For moderate facial acne, in addition to the remedies described above, systemic therapy is prescribed, which consists of taking antibiotics, hormonal drugs, including oral contraceptives (for women). The choice of drugs directly depends on the diagnostic results and the detected diseases that caused the development of acne.

Sometimes treatment is supplemented with superficial cryotherapy, laser therapy, and darsonvalization.

In severe cases of the disease, drugs based on isotretinoin are prescribed. But since it can provoke a number of undesirable consequences, treatment with it is carried out under the constant supervision of a dermatologist. Also, while using this drug, women of childbearing age must be prescribed reliable contraception.

Often, patients additionally require the help of a psychologist, since acne and post-acne provoke the emergence of serious complexes and leave a serious imprint on the patient’s mental state, undermining his self-confidence, leading to depression and other undesirable consequences.

Is it possible to get rid of acne in one day?

The answer is no! And don’t believe it if you hear that it’s real. Acne treatment is a long process that requires the patient to be systematic and follow all the recommendations of a dermatologist.

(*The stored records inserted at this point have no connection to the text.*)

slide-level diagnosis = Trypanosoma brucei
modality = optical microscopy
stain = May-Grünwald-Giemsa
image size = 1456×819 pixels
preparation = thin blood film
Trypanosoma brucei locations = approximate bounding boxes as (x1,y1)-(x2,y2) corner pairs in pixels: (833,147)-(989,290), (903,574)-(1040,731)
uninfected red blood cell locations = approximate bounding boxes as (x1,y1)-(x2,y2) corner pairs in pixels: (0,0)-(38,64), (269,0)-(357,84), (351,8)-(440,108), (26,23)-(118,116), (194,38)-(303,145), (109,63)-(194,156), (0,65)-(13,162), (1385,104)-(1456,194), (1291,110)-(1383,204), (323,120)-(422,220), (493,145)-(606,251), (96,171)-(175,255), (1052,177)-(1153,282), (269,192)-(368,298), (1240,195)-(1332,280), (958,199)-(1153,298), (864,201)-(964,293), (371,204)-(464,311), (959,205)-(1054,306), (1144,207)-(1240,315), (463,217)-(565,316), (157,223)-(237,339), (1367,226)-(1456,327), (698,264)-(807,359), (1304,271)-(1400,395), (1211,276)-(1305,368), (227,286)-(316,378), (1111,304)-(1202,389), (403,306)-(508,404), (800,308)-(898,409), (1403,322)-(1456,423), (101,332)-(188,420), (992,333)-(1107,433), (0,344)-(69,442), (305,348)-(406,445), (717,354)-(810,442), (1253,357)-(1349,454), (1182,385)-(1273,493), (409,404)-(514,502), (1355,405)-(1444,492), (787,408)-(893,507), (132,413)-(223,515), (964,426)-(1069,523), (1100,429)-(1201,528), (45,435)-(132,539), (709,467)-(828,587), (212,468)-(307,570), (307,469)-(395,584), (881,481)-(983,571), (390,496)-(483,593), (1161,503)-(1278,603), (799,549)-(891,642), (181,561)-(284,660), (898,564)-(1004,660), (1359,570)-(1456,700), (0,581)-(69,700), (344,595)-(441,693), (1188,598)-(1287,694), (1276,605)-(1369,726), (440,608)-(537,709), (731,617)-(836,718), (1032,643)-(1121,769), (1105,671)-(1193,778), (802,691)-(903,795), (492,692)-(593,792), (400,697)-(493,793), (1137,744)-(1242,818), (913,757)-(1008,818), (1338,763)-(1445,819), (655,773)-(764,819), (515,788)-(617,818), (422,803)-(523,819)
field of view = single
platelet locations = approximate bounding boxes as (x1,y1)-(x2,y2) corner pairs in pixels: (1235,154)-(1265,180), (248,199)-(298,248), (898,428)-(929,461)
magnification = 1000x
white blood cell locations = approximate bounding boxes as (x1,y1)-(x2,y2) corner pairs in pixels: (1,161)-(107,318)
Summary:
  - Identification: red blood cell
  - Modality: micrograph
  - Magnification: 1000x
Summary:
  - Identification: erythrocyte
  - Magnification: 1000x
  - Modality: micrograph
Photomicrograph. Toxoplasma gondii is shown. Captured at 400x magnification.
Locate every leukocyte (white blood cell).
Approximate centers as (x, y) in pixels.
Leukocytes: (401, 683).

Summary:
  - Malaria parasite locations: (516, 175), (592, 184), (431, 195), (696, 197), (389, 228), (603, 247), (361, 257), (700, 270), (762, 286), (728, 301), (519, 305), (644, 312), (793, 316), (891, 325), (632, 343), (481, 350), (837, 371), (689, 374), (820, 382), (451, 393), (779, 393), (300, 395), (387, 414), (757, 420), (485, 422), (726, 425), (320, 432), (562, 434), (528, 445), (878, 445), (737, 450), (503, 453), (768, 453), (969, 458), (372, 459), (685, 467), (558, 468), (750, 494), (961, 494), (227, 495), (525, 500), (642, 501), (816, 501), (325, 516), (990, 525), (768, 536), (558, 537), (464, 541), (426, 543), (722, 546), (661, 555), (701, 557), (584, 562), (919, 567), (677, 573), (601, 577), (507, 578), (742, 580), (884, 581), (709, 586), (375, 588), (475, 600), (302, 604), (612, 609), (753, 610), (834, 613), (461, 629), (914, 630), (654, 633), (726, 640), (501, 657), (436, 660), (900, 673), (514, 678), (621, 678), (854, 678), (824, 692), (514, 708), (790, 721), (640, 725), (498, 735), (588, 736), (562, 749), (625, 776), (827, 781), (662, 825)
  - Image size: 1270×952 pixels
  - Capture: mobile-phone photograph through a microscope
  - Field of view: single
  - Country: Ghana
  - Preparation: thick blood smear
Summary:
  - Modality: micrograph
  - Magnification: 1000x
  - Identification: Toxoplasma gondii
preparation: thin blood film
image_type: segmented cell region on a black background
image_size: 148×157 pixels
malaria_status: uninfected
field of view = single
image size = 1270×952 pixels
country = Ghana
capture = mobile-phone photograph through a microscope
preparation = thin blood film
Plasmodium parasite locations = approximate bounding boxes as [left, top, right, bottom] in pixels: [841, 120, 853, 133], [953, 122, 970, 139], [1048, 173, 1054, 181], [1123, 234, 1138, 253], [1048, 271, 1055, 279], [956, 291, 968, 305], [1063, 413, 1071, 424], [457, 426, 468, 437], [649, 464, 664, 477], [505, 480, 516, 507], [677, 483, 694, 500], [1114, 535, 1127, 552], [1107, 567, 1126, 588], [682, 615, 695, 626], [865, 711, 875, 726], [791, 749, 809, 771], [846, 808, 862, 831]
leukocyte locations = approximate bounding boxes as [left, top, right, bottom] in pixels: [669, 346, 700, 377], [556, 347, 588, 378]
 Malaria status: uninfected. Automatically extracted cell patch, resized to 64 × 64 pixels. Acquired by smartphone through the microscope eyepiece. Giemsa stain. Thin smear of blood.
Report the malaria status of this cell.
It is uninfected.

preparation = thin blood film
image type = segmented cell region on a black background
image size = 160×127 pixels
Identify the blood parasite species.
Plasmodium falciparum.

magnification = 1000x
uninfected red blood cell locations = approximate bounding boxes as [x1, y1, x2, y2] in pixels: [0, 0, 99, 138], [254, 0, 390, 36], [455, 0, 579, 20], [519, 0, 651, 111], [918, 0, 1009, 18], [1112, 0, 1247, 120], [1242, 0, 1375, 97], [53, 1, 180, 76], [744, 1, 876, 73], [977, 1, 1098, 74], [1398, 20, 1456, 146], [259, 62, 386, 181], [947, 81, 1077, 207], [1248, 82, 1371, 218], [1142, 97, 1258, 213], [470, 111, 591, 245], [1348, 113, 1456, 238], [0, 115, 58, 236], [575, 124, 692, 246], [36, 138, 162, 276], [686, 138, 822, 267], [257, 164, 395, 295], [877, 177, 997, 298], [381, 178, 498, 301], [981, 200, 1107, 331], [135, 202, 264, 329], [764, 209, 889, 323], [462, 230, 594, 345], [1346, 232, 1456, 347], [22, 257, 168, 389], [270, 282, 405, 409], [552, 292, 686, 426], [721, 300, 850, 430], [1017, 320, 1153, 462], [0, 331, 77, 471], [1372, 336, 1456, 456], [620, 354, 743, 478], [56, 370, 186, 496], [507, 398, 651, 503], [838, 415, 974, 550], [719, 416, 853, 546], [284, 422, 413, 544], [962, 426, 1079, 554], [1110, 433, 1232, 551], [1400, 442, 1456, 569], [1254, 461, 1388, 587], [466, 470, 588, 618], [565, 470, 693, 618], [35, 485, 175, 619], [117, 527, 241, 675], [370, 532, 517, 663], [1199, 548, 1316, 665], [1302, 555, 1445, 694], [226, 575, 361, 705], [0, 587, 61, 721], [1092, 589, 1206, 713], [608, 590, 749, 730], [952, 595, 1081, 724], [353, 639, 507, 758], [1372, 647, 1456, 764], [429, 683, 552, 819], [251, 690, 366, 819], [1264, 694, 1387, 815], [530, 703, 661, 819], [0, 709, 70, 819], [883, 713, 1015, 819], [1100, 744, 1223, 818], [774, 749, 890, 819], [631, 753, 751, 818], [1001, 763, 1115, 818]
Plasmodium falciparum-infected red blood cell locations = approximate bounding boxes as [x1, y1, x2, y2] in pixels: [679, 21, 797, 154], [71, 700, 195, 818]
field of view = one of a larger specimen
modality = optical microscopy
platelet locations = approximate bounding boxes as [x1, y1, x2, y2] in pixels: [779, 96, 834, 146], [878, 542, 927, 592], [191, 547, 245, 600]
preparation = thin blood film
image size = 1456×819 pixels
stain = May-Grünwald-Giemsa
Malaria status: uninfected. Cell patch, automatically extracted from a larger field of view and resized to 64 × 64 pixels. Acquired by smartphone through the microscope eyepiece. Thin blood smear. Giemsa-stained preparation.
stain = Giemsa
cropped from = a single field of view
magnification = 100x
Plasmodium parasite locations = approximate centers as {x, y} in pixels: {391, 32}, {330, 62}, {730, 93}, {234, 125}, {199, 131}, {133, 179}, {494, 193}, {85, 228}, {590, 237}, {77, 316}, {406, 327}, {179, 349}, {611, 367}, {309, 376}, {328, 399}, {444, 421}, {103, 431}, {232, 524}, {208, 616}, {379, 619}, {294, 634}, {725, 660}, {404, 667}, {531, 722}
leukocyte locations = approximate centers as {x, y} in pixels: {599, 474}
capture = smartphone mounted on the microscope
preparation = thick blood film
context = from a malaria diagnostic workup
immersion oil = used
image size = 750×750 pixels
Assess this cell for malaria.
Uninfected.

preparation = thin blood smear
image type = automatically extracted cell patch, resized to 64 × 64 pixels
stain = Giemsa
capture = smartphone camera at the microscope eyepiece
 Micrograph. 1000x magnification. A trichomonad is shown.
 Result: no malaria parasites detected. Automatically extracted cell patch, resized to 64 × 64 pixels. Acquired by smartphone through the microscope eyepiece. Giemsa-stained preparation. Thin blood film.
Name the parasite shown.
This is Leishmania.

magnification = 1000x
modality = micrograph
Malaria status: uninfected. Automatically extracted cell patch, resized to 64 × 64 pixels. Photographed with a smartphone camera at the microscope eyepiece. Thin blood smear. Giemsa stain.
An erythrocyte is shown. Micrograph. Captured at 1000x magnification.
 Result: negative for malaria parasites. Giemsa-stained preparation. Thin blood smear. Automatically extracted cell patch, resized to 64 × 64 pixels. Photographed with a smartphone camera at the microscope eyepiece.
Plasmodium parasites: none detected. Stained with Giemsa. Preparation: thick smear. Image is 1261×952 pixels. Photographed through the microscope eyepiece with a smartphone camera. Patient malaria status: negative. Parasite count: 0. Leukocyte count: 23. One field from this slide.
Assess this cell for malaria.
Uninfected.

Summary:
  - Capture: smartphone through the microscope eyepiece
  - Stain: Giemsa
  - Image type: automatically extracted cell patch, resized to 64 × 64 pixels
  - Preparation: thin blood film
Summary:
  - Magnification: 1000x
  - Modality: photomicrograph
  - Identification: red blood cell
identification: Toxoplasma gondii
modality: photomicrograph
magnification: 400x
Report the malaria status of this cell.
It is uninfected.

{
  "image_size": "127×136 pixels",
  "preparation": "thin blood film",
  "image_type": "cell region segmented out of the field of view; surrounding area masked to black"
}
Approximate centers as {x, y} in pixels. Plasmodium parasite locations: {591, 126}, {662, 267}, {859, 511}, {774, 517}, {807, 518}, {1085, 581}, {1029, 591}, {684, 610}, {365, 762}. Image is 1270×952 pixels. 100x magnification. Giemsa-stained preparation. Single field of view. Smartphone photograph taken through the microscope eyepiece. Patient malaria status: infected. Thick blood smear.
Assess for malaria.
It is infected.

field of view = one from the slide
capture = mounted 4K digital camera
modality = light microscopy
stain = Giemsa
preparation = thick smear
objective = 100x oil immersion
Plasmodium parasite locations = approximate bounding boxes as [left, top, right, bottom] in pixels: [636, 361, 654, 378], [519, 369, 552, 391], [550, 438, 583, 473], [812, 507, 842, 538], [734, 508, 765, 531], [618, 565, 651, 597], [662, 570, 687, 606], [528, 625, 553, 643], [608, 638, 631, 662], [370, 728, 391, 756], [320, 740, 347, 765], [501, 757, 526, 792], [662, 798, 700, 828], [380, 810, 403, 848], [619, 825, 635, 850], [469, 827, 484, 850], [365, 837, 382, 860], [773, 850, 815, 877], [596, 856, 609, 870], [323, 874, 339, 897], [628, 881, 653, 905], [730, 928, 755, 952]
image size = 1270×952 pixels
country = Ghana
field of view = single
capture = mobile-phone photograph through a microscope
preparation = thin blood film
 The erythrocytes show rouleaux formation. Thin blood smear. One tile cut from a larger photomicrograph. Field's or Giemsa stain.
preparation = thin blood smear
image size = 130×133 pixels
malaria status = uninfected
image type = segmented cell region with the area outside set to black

Get ready to interact with your doctor. Using an individual approach and comprehensive treatment, specialists at the Central Clinic Voronezh achieve a significant improvement in acne skin condition or completely solve the problem. You can make an appointment with a dermatologist in Voronezh by calling the Central Clinic: +7 or using the feedback form provided on the website. The recording is also available on social networks.

Diagnosis of acne

The primary diagnosis is made after examining the patient by a dermatologist.
In appearance, acne-prone skin has a characteristic greasy sheen, enlarged pores, spots and various rashes. Problem areas for acne are usually the T-zone of the face (chin, nose and forehead), as well as the shoulders, upper back and chest, and less often the scalp. Since the causes of the problem are individual, patients are recommended to undergo a comprehensive examination, which includes a blood test (hormone levels: free testosterone, dehydroepiandrosterone sulfate, luteinizing hormone, follicle-stimulating hormone; glucose tolerance test) and consultation with other specialists to identify the underlying disease that caused acne (gastroenterologist, endocrinologist, gynecologist).

A genetic test is also performed to determine your predisposition to acne and a skin swab is taken to determine sensitivity to antibiotics.

Differential diagnosis is carried out to exclude other skin diseases (rosacea, secondary syphilis, perioral dermatitis).